[Recorded data]
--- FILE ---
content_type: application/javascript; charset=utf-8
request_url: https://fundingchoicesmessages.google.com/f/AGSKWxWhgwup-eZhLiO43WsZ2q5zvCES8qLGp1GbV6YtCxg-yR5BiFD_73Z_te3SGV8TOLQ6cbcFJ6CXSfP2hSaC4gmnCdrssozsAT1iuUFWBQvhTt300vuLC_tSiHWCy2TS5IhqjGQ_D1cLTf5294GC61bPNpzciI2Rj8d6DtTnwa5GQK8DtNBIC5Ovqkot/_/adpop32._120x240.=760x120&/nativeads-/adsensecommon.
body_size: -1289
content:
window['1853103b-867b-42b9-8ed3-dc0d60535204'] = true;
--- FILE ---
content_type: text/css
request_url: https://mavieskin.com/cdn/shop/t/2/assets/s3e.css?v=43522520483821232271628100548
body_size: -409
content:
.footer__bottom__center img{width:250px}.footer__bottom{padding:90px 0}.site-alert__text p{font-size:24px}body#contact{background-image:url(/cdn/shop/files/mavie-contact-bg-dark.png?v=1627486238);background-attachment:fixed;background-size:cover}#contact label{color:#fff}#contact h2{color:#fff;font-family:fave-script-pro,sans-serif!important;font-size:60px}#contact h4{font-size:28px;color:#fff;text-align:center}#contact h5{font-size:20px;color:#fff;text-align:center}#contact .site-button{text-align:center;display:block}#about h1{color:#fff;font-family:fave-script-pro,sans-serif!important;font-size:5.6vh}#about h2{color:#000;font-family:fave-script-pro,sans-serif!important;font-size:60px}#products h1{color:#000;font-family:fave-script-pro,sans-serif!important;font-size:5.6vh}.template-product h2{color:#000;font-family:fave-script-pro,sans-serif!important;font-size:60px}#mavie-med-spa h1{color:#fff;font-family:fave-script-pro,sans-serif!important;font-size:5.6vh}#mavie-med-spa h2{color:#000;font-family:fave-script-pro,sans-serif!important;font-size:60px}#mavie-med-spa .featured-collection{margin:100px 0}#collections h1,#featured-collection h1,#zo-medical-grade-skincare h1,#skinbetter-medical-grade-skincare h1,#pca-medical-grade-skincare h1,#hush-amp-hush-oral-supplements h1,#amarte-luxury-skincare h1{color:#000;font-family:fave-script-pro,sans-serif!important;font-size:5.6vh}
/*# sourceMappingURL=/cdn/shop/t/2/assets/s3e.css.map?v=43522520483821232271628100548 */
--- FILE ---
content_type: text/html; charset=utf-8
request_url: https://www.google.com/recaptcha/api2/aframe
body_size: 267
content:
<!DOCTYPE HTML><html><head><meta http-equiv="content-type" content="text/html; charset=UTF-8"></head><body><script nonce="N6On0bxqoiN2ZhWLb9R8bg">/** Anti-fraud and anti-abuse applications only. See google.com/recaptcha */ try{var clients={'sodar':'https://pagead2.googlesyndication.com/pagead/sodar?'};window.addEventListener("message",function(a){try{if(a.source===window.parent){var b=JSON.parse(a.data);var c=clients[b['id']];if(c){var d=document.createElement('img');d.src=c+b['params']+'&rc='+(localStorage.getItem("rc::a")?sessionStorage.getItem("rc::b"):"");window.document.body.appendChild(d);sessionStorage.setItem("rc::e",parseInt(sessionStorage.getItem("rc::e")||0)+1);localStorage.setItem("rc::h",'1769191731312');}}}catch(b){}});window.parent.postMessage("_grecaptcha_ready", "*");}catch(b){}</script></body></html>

What is expected: Your reply must repeat the entries above exactly and in full.

Response for this exercise:
--- FILE ---
content_type: application/javascript; charset=utf-8
request_url: https://fundingchoicesmessages.google.com/f/AGSKWxWhgwup-eZhLiO43WsZ2q5zvCES8qLGp1GbV6YtCxg-yR5BiFD_73Z_te3SGV8TOLQ6cbcFJ6CXSfP2hSaC4gmnCdrssozsAT1iuUFWBQvhTt300vuLC_tSiHWCy2TS5IhqjGQ_D1cLTf5294GC61bPNpzciI2Rj8d6DtTnwa5GQK8DtNBIC5Ovqkot/_/adpop32._120x240.=760x120&/nativeads-/adsensecommon.
body_size: -1289
content:
window['1853103b-867b-42b9-8ed3-dc0d60535204'] = true;
--- FILE ---
content_type: text/css
request_url: https://mavieskin.com/cdn/shop/t/2/assets/s3e.css?v=43522520483821232271628100548
body_size: -409
content:
.footer__bottom__center img{width:250px}.footer__bottom{padding:90px 0}.site-alert__text p{font-size:24px}body#contact{background-image:url(/cdn/shop/files/mavie-contact-bg-dark.png?v=1627486238);background-attachment:fixed;background-size:cover}#contact label{color:#fff}#contact h2{color:#fff;font-family:fave-script-pro,sans-serif!important;font-size:60px}#contact h4{font-size:28px;color:#fff;text-align:center}#contact h5{font-size:20px;color:#fff;text-align:center}#contact .site-button{text-align:center;display:block}#about h1{color:#fff;font-family:fave-script-pro,sans-serif!important;font-size:5.6vh}#about h2{color:#000;font-family:fave-script-pro,sans-serif!important;font-size:60px}#products h1{color:#000;font-family:fave-script-pro,sans-serif!important;font-size:5.6vh}.template-product h2{color:#000;font-family:fave-script-pro,sans-serif!important;font-size:60px}#mavie-med-spa h1{color:#fff;font-family:fave-script-pro,sans-serif!important;font-size:5.6vh}#mavie-med-spa h2{color:#000;font-family:fave-script-pro,sans-serif!important;font-size:60px}#mavie-med-spa .featured-collection{margin:100px 0}#collections h1,#featured-collection h1,#zo-medical-grade-skincare h1,#skinbetter-medical-grade-skincare h1,#pca-medical-grade-skincare h1,#hush-amp-hush-oral-supplements h1,#amarte-luxury-skincare h1{color:#000;font-family:fave-script-pro,sans-serif!important;font-size:5.6vh}
/*# sourceMappingURL=/cdn/shop/t/2/assets/s3e.css.map?v=43522520483821232271628100548 */
--- FILE ---
content_type: text/html; charset=utf-8
request_url: https://www.google.com/recaptcha/api2/aframe
body_size: 267
content:
<!DOCTYPE HTML><html><head><meta http-equiv="content-type" content="text/html; charset=UTF-8"></head><body><script nonce="N6On0bxqoiN2ZhWLb9R8bg">/** Anti-fraud and anti-abuse applications only. See google.com/recaptcha */ try{var clients={'sodar':'https://pagead2.googlesyndication.com/pagead/sodar?'};window.addEventListener("message",function(a){try{if(a.source===window.parent){var b=JSON.parse(a.data);var c=clients[b['id']];if(c){var d=document.createElement('img');d.src=c+b['params']+'&rc='+(localStorage.getItem("rc::a")?sessionStorage.getItem("rc::b"):"");window.document.body.appendChild(d);sessionStorage.setItem("rc::e",parseInt(sessionStorage.getItem("rc::e")||0)+1);localStorage.setItem("rc::h",'1769191731312');}}}catch(b){}});window.parent.postMessage("_grecaptcha_ready", "*");}catch(b){}</script></body></html>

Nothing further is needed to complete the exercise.